start RECORDS FOR THE TASK

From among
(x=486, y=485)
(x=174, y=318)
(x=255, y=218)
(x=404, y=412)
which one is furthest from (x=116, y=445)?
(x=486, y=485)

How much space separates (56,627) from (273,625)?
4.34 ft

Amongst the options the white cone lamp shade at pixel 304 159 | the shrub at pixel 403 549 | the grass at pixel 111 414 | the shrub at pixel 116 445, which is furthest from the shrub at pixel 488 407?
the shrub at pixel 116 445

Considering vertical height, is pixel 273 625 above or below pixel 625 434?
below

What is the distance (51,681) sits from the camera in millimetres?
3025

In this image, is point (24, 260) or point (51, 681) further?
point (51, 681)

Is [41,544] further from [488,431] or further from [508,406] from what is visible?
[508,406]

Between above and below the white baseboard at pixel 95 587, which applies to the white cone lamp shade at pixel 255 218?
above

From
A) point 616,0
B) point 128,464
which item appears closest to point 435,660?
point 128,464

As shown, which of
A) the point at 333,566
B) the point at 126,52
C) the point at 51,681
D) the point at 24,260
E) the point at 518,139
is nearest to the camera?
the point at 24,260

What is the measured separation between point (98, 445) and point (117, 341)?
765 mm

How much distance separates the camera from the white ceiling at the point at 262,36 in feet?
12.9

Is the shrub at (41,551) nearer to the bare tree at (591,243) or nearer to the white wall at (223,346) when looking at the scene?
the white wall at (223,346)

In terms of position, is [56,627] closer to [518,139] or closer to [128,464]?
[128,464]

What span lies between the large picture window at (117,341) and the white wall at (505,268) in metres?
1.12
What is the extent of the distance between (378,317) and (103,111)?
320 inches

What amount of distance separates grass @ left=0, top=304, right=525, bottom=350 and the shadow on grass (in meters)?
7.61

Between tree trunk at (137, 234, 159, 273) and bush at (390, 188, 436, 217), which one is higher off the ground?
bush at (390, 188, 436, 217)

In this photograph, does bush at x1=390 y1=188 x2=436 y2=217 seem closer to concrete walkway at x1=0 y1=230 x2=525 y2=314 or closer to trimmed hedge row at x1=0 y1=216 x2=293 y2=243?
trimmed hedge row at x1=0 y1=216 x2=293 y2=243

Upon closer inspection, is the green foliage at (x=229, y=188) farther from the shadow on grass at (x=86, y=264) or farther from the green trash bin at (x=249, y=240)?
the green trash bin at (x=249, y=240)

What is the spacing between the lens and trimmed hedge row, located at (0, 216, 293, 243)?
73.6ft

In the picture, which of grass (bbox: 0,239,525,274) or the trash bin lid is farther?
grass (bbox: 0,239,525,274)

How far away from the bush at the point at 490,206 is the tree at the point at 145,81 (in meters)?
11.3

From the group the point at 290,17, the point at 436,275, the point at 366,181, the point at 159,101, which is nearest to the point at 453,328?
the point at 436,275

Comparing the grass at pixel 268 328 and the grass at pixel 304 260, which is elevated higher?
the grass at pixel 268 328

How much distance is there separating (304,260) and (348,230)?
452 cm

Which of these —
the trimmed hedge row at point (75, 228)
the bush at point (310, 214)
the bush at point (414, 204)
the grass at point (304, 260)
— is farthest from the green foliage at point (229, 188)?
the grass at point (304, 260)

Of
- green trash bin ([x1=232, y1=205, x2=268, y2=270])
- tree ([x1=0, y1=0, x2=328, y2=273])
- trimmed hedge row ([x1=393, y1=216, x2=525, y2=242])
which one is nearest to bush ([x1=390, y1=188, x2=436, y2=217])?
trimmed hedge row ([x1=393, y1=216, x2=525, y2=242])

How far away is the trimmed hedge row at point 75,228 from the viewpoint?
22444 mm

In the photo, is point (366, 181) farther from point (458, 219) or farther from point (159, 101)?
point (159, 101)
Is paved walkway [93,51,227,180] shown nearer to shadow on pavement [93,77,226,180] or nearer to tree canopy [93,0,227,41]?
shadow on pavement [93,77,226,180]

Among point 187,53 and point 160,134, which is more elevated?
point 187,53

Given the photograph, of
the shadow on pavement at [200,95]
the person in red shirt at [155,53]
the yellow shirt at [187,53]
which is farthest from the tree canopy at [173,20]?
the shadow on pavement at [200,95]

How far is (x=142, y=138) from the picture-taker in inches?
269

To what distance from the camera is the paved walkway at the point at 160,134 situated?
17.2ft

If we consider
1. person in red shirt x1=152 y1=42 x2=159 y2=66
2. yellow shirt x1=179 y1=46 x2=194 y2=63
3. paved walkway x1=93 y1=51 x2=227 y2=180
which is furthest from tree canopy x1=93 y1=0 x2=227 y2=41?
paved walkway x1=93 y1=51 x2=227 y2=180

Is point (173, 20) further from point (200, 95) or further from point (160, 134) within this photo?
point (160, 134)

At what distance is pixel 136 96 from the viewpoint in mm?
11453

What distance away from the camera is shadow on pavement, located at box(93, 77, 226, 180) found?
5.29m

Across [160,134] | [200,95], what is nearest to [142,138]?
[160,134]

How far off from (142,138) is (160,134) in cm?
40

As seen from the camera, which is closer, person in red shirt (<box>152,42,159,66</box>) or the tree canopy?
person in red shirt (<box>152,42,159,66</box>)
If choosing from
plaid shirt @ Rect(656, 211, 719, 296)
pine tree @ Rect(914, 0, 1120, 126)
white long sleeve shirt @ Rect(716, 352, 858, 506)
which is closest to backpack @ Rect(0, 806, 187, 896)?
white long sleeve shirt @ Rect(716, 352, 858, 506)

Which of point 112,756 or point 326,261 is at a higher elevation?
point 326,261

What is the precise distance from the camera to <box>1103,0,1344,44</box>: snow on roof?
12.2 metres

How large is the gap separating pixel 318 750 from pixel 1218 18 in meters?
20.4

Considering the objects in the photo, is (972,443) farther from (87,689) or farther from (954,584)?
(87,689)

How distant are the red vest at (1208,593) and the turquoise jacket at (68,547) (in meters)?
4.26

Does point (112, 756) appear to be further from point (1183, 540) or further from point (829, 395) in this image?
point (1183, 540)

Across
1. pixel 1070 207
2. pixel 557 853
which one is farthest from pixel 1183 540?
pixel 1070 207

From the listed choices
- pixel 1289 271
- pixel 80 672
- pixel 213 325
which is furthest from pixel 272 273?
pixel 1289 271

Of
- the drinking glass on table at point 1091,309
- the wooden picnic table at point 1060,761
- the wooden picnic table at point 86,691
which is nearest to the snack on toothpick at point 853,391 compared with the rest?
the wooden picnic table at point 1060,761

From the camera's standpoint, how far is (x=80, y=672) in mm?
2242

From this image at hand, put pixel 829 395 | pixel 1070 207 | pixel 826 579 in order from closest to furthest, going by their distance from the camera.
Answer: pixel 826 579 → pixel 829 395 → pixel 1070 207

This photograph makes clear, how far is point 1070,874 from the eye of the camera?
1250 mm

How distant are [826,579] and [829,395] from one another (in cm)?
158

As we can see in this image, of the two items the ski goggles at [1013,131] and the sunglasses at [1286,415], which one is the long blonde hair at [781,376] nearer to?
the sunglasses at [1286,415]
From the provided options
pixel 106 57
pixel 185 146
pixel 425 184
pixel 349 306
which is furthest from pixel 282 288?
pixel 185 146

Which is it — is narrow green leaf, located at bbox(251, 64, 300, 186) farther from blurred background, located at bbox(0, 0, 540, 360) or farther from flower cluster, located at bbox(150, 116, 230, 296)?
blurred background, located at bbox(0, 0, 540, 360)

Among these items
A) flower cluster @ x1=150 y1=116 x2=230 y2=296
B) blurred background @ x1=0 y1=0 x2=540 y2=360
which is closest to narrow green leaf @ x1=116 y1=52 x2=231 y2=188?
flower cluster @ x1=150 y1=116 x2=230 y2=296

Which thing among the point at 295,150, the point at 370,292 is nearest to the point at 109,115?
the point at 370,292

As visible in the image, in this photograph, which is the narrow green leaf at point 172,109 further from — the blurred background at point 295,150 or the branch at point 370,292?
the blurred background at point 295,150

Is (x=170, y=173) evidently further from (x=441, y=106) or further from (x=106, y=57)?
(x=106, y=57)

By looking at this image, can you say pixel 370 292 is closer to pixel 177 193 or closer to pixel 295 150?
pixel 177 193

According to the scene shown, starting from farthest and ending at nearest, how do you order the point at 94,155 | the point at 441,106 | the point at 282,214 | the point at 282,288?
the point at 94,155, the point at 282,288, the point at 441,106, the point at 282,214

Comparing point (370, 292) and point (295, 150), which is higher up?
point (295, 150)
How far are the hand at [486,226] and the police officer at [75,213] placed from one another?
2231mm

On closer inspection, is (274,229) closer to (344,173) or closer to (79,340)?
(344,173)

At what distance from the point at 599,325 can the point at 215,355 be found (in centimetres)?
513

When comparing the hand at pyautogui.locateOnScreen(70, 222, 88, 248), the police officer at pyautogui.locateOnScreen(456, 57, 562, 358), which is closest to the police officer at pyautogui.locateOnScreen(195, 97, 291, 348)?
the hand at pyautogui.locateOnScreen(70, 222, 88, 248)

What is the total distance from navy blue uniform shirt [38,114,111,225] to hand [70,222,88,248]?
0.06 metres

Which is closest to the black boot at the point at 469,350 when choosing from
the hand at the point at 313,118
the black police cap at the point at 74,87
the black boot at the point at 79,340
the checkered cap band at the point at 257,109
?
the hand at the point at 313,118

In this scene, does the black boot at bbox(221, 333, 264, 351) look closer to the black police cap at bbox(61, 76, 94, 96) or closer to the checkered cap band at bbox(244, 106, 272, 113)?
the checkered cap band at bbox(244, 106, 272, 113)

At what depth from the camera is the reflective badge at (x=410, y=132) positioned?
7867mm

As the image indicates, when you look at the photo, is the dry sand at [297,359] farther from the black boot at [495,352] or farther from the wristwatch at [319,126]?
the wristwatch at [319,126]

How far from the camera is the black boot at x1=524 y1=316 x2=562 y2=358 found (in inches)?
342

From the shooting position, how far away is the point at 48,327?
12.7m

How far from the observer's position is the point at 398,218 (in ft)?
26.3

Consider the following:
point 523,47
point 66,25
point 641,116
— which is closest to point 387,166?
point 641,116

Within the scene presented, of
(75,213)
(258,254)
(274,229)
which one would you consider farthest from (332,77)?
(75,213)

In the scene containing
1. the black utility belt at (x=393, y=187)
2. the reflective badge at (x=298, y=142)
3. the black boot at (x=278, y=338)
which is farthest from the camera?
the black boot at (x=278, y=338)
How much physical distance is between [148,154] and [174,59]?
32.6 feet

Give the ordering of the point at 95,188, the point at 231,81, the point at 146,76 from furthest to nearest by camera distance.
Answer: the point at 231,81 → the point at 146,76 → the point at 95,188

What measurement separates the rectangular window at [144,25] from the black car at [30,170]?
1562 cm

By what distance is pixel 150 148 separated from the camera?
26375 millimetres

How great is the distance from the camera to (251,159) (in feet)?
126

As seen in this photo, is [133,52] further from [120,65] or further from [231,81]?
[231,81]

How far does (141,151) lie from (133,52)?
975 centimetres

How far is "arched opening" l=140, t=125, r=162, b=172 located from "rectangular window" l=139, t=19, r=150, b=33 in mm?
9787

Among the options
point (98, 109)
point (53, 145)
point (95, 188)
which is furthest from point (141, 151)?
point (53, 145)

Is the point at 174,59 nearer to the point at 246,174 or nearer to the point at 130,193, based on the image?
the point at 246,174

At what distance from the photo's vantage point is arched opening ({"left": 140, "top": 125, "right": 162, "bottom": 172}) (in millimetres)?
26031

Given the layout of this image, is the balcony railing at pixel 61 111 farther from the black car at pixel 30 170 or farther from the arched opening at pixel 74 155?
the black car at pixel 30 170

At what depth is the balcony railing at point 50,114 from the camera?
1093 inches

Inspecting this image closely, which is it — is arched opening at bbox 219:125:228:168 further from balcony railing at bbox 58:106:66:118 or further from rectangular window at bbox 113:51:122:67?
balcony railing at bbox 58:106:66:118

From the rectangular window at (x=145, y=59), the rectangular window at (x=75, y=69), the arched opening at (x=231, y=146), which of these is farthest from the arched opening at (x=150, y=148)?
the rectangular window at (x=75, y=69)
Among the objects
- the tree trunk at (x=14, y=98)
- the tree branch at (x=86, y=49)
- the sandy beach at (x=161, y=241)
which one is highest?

end RECORDS FOR THE TASK

§ GIVEN TASK:
Return the lines above, from the one containing "At what distance from the photo's" to the end, exactly as they stand.

§ EXERCISE RESPONSE:
At what distance from the photo's vantage point is arched opening ({"left": 140, "top": 125, "right": 162, "bottom": 172}) (in millimetres)?
26031

Given the layout of this image, is the balcony railing at pixel 61 111 farther from the black car at pixel 30 170 or farther from the arched opening at pixel 74 155?
the black car at pixel 30 170

At what depth is the balcony railing at point 50,114 from the camera?
1093 inches

Inspecting this image closely, which is it — is arched opening at bbox 219:125:228:168 further from balcony railing at bbox 58:106:66:118 or further from rectangular window at bbox 113:51:122:67?
balcony railing at bbox 58:106:66:118

From the rectangular window at (x=145, y=59), the rectangular window at (x=75, y=69), the arched opening at (x=231, y=146), which of these is farthest from the arched opening at (x=150, y=148)?
the rectangular window at (x=75, y=69)
Among the objects
- the tree trunk at (x=14, y=98)
- the tree branch at (x=86, y=49)
- the sandy beach at (x=161, y=241)
which one is highest?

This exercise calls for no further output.